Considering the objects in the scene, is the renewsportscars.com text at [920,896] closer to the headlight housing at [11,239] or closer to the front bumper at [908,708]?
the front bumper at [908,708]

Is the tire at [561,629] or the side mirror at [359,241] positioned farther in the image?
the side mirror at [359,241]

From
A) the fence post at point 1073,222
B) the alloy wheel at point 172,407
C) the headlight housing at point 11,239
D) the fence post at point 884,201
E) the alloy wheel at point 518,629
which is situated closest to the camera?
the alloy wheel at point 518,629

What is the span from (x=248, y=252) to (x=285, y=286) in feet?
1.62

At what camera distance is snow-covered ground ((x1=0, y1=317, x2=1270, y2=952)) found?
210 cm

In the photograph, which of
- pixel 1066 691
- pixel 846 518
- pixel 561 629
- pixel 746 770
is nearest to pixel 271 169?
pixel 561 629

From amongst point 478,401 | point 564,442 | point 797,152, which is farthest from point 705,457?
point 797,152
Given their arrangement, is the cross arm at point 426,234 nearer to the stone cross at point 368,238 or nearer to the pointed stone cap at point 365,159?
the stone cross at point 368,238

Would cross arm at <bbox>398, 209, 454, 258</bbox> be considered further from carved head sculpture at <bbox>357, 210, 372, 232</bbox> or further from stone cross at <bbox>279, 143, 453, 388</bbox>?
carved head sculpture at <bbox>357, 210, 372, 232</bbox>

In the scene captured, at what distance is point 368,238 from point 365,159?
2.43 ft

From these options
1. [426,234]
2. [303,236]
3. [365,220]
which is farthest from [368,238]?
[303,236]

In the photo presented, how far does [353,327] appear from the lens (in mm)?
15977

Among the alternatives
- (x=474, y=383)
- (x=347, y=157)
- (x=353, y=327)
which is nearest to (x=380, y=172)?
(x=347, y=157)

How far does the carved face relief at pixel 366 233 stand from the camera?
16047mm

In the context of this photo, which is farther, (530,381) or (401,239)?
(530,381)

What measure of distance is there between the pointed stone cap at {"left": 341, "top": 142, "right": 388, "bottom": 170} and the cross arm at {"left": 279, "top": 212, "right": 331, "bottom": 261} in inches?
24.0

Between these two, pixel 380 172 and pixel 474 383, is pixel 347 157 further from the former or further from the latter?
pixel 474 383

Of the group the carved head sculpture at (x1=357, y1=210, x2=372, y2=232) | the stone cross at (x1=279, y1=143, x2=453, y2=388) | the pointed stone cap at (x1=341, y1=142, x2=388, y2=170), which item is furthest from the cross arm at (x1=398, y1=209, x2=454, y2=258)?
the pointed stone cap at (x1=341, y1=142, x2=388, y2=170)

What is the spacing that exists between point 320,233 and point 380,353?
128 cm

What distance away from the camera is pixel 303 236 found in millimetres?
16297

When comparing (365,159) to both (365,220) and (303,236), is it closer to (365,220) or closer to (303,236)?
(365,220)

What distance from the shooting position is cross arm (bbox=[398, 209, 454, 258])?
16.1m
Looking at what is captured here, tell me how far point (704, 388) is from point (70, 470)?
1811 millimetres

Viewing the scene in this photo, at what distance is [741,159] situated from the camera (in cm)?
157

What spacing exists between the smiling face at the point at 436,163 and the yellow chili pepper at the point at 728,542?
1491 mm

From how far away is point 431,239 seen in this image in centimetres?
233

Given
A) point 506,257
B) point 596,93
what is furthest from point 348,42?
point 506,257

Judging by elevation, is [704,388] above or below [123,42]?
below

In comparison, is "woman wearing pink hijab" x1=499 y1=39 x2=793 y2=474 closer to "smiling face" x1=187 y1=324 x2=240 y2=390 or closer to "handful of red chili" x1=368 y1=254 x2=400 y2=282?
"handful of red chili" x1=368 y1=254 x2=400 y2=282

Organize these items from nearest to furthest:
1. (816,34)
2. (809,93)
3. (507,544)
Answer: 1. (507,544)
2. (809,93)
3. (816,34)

· · ·

[Exercise brief]
Beginning at the line where "From how far" appears, extract each line through the end of the data above; keep them exact and include nothing else.

[Problem solution]
From how far away is point 431,239 seen in this image in centimetres?
233

Given
A) point 506,257
B) point 596,93
what is furthest from point 348,42?
point 506,257

Judging by elevation, is [704,388] above or below [123,42]?
below

In comparison, is "woman wearing pink hijab" x1=499 y1=39 x2=793 y2=474 closer to "smiling face" x1=187 y1=324 x2=240 y2=390 or closer to "handful of red chili" x1=368 y1=254 x2=400 y2=282?
"handful of red chili" x1=368 y1=254 x2=400 y2=282

Organize these items from nearest to furthest:
1. (816,34)
2. (809,93)
3. (507,544)
Answer: 1. (507,544)
2. (809,93)
3. (816,34)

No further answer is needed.